To the Editor, I wish to congratulate Khader et al. for their article in which they investigated the association between delay in surgery and axillary upstaging of clinically node‐negative breast cancer patients. Patients diagnosed with cN0 BC undergoing surgery with sentinel lymph node biopsy were divided into four groups based on time intervals between diagnosis and surgery (<4, 4–8, 8–12, and >12 weeks). They reported that delay in BC surgery in cN0 patients was associated with an increased likelihood of axillary upstaging and decreased survival. In the subgroups of patients by hormone receptor status, the correlation between axillary upstaging and delay in surgery was only observed in the ER‐positive subgroup.
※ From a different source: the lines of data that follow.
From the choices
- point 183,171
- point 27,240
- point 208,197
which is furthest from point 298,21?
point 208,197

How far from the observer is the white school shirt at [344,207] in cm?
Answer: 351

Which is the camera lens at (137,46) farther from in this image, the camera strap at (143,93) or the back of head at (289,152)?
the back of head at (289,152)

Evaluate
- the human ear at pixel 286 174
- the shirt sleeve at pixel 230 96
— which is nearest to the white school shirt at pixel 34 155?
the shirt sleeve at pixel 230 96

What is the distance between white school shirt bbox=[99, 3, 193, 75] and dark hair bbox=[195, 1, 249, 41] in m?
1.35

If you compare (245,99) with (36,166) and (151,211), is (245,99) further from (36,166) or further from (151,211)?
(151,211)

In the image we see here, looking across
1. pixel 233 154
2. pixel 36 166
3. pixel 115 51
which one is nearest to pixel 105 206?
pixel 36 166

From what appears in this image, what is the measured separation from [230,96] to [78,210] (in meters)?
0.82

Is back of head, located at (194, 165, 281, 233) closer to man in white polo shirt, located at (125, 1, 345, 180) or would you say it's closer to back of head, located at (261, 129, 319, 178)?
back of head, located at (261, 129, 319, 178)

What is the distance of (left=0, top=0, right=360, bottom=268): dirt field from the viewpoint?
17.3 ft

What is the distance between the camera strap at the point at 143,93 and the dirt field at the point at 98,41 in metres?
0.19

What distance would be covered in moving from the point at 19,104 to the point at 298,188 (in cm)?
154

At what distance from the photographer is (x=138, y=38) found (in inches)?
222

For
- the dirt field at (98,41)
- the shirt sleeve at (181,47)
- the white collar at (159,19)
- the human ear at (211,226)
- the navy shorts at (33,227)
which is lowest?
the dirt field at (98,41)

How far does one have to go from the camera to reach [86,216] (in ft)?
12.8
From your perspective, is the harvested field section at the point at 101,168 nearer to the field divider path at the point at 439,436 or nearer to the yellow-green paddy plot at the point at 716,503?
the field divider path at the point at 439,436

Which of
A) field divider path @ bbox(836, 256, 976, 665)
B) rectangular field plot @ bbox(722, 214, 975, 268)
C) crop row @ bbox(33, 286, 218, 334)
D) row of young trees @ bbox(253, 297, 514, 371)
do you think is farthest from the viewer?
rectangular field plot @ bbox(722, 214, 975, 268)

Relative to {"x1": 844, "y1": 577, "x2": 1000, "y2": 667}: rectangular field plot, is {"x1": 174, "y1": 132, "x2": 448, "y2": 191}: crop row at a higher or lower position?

There was no observed association between a delay in surgery and nodal positivity in the ER‐negative Her2 negative subgroups‐triple negative breast cancer (TNBC). Luminal types tend to have more frequent lymph node metastasis than HER2 or TNBC. The reason for this difference in the extent of nodal metastasis according to subtype is not clear. The expression of molecules that drive tumor growth and lymphatic metastasis may play a role. As estrogen was reported to downregulate the expression of VEGF, its level of expression in luminal types was relatively low, while HER2 and TNBC had higher expression of VEGF. TNBC has higher microvascular density and higher expression of VEGF. We studied capillary and lymphatic invasion in tumors of patients with TNBC. To differentiate the capillary invasion and lymphovascular invasion, the anti‐ human CD34 and anti‐human D2‐40 antibodies were used. Anti‐human CD34 antibodies stain the blood vessels and lymphatics. However, anti‐ human D2‐40 antibodies stain lymphatics specifically. Capillary invasion is more commonly observed than lymphatic invasion in patients with TNBC. This finding supports the fact that why there was no observed association between a delay in surgery and nodal positivity in the ER‐negative Her2 negative subgroups in the current study.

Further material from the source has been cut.